Downsizing gets a bad name these days, but when Diana Krall reduced the big stage at the Strathmore Music Center in North Bethesda, MD., to the intimate scale of a smoky piano bar, nobody in the sold-out crowd was complaining. Handsomely attired in a simple black suit and silver slippers, the golden-maned singer made it clear why she's been one of the jazz world's most popular performers for three decades now. The Great American Songbook was never in better hands.

Kicking things off with the Lerner & Loewe standard, "Almost Like Being in Love," renowned double bassist John Clayton, who's known Krall since the very beginning of her career, set a deep groove for the tune's melody line. Krall's throaty vocals meandered through the lyric and then joined Clayton on the piano, swinging the tune. The dynamic duo traded fours, a format they'd repeat throughout the evening, playfully punching and counter-punching through the classic chart.

Love remained in the air for a languid discourse on the {Harold Arlen} standard "Let's Fall in Love," arranged by Clayton and sung by Krall to another bass solo, this time punctuated by staccato figures on the keyboard. Krall stomped around the melody until winding up back at the lyric and a smoothly bowed bass coda. Following the tune, Clayton gave Krall a breather as he recounted the singer's journey from jazz camp kid discovered by drummer Jeff Hamilton to her first album, produced in LA by Hamilton and Clayton, his friend and colleague.

After the narrative came the Cole Porter chestnut, "I've Got You Under My Skin," with more of the same call and response between the two musicians. From there, the combo swung the Frank Sinatra staple "All of Me," with Krall pushing a barrelhouse piano, paying homage to Ella Fitzgerald and Billie Holiday with her song styling. {Nat "King" Cole} got the next tip of the cap in Krall's haunting rendition of "You Call It Madness (But I Call It Love)," a sweet piano intro and moody bass bowing solo complementing the torch song's lyric.

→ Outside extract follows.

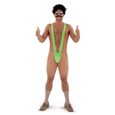 Mankini pour homme - Bikini borat maillot de bain - Vert - Nylon (80%) - élasthane (20%)-1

You can't open up the Songbook without tripping over Jimmy Van Heusen and Sammy Cahn. Krall and Clayton did the songwriters justice with their bluesy version of "Come Dance With Me," Krall's big muscular chords racing Clayton to the end of a stanza. Things got poignant yet again on "I've Grown Accustomed to Her Face," which Krall began fleetingly, her vocal dropping down almost to a whisper. Next up, "All or Nothing At All" once began with an impressive solo bass accompaniment on the swinging standard.

Krall proved her boogie woogie chops on the Fats Waller hit "I'm Gonna Sit Right Down and Write Myself a Letter," Clayton slapping the bass as the duo soloed up and down their instruments with aplomb. Quite a mood change, then, when they followed with the elegiac "Mrs Wonderly"—a Krall favorite—Clayton gliding his bow over his instrument to give the tune a string quartet feel. Things picked back up with "Just You, Just Me" as the artists took the cut time route to a swinging conclusion. "Fly Me to the Moon" and the Burt Bacharach—Hal David hit, "The Look Of Love," made for a welcome encore before the evening drew to a close.

Perhaps it was the lighting: the footlights and stand lights arranged around the piano like an old-fashioned photo shoot. Perhaps it was the crimson drape and smoky effects. Whatever the source, Krall and Clayton turned in a wonderful performance, celebrating all the great piano bars of years passed and present. Let's all make a point to get back to one and raise a toast to John Clayton and Diana Krall.